**INSTRUCTIONS FOR THE TASK:** Throughout the listing below, show every line in which "United" occurs.

■ ■ ■ ■

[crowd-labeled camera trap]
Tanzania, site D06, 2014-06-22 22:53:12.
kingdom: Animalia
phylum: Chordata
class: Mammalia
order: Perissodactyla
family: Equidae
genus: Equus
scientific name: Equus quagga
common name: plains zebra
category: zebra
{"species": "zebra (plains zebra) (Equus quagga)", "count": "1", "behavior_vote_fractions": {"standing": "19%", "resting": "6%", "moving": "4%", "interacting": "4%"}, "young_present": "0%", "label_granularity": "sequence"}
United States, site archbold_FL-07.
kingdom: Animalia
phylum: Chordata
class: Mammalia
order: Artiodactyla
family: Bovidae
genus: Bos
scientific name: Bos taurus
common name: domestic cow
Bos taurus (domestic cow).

■ ■ ■ ■

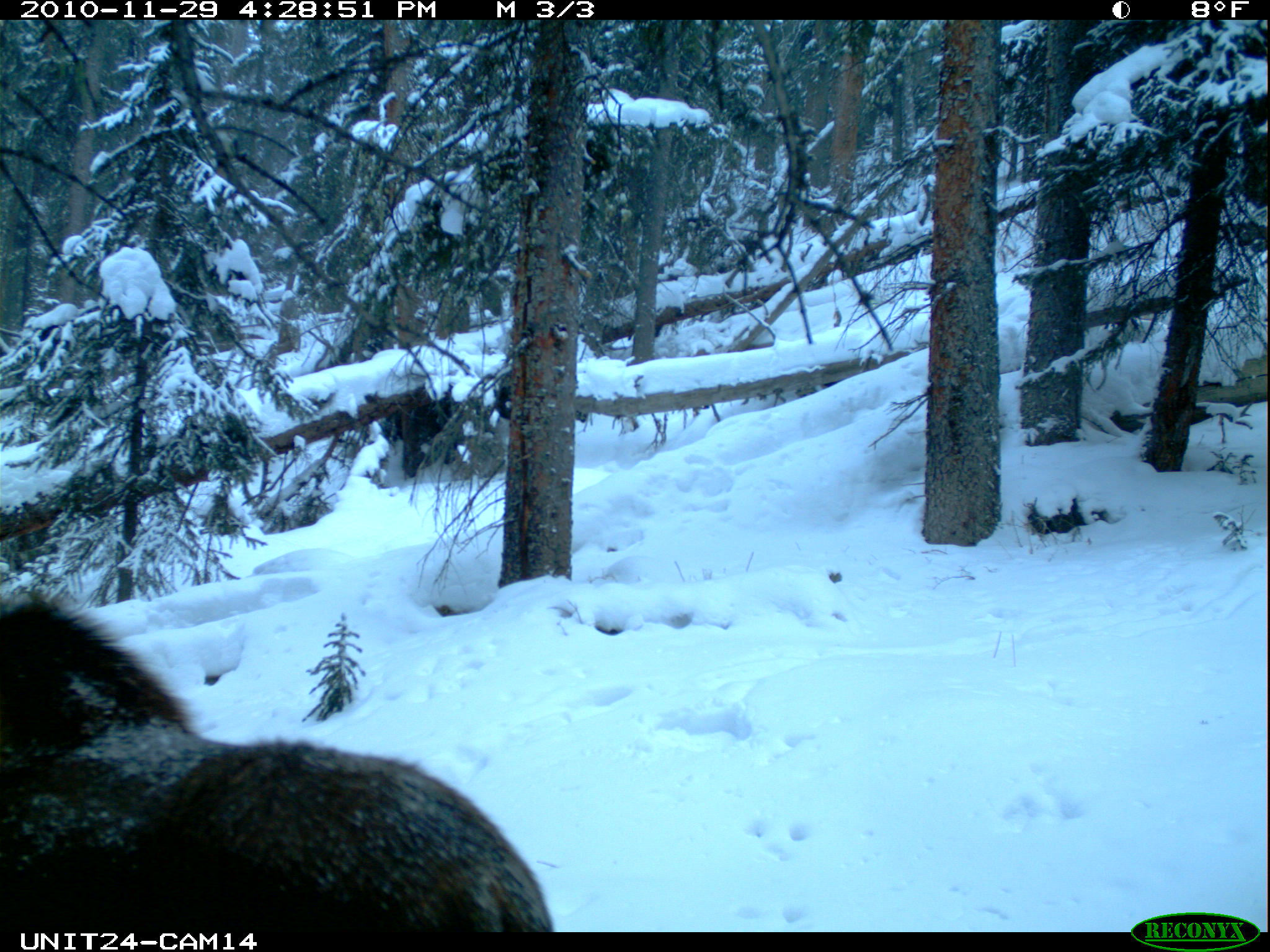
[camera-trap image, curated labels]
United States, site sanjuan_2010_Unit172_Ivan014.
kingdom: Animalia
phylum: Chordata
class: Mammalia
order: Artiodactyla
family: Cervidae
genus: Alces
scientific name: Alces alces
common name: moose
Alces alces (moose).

■ ■ ■ ■

**ANSWER TO THIS TASK:**
United States, site archbold_FL-07.
United States, site sanjuan_2010_Unit172_Ivan014.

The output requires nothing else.